The cortical collecting duct (CCD) is a major site of flow‐induced K + secretion that is thought to be predominantly mediated by the large conductance Ca 2+ ‐dependent K + channel (BK). We now report the expression of the small conductance, Ca 2+ ‐dependent, SK3 K + channel in mouse CCD. Expression of SK3 in fixed kidney sections was detected by immunohistochemistry in both principal cells (PC, Aquaporin 2‐positive cells) and intercalated cells (IC) with dominant staining at the luminal cell border (modest staining at basolateral border).
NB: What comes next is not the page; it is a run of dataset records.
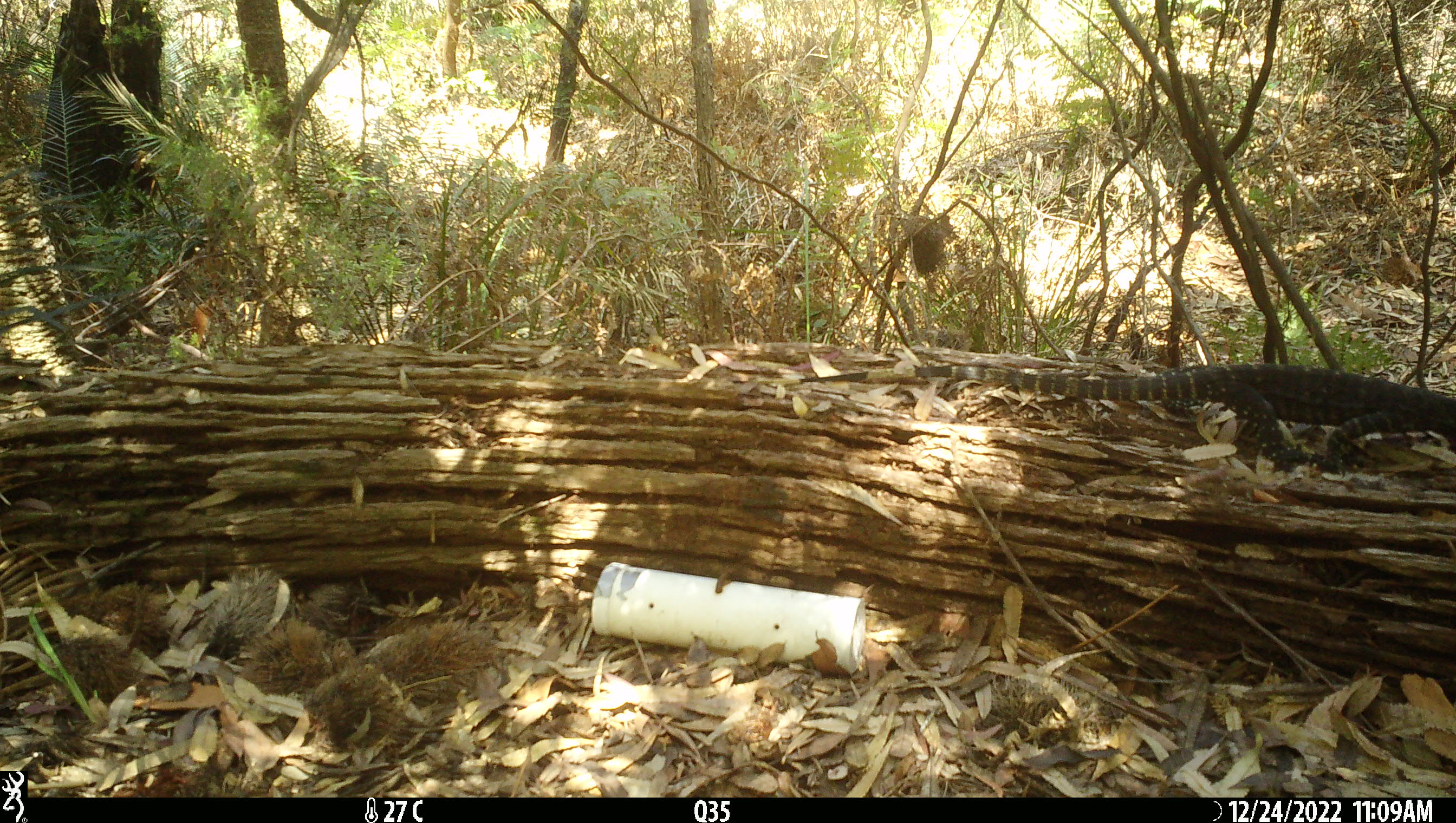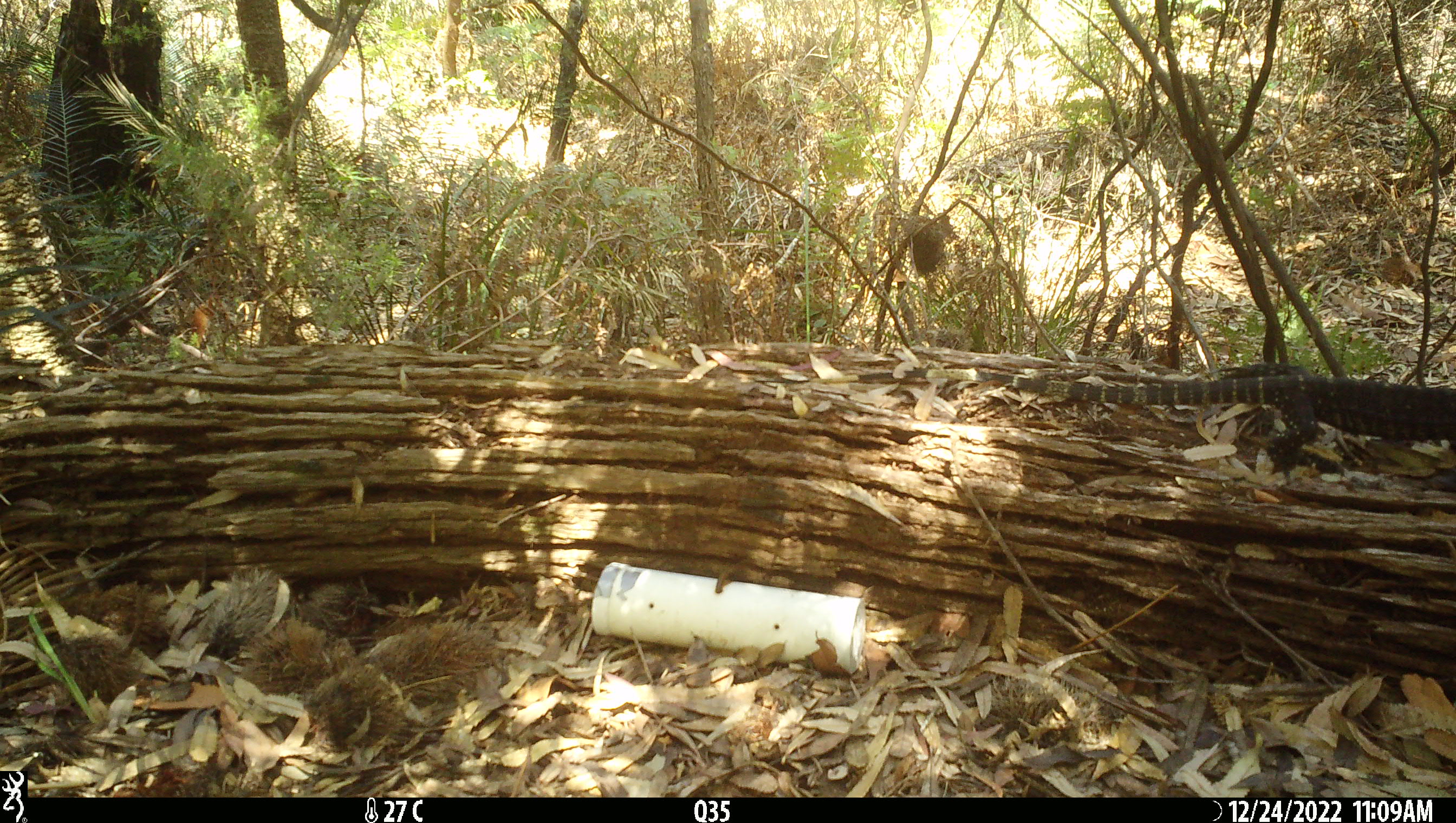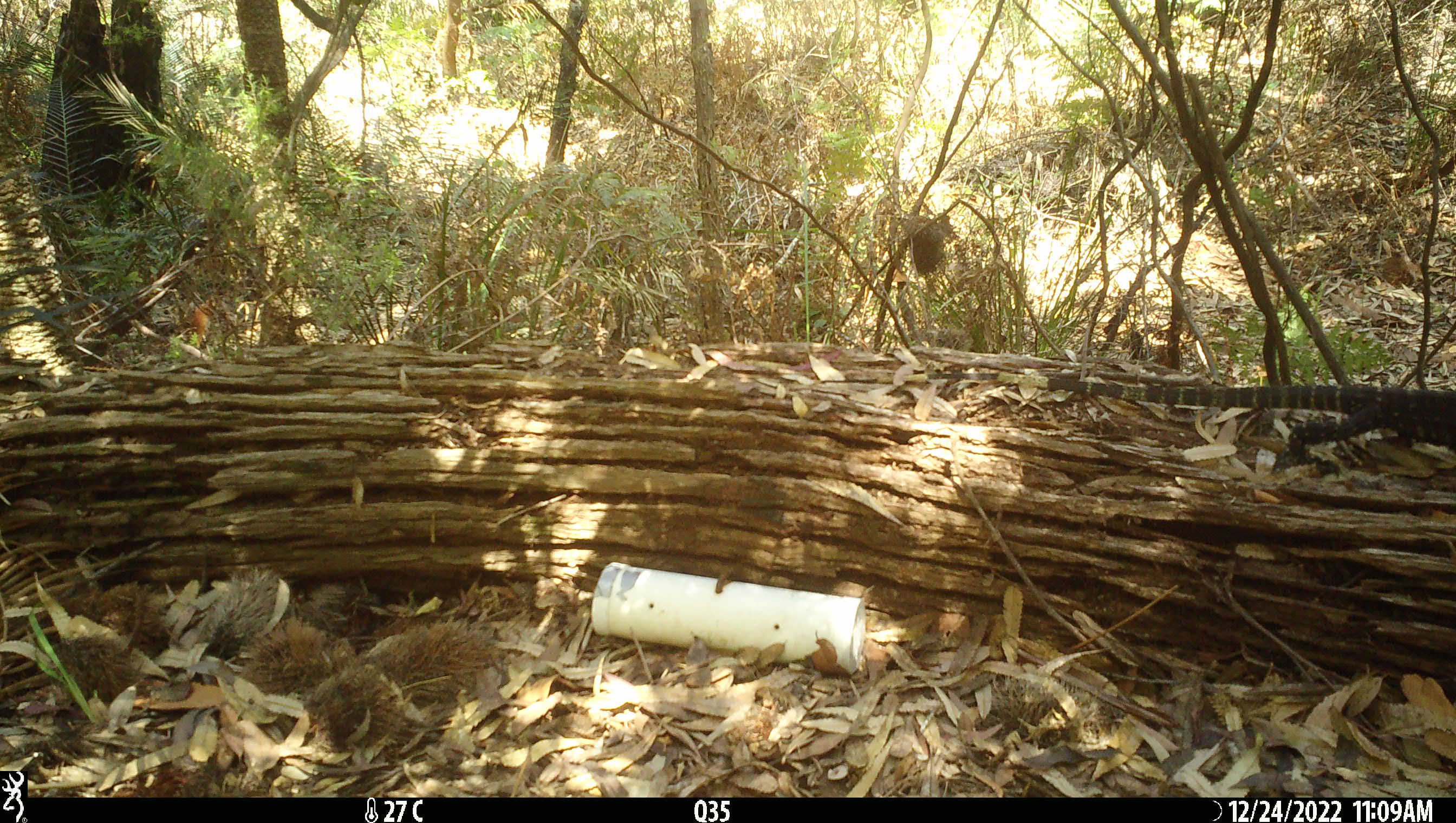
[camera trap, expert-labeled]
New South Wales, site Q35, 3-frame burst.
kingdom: Animalia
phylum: Chordata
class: Reptilia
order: Squamata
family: Varanidae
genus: Varanus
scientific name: Varanus varius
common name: lace monitor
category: goanna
Goanna (lace monitor) (Varanus varius).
Membrane potential measurements demonstrated that activation of TRPV4, using the selective TRPV4‐agonist (GSK1016790A), induced calcium influx and activation of SK3 (and BK) in isolated, split‐open CCD. High flow rates (a 10‐fold increase in flow) induced calcium influx and revealed activation of both SK3 and BK channels in CCD, effects that were abolished by application of the selective TRPV4‐ antagonist (HC‐067047). We conclude that SK3 is expressed in both PC and IC cells of the CCD, and that TRPV4 mediates activation of SK3 and BK. Further, these findings suggest that SK3 channels may play an important role, alongside BK channels, in mediating K + secretion under conditions of high luminal flow rate.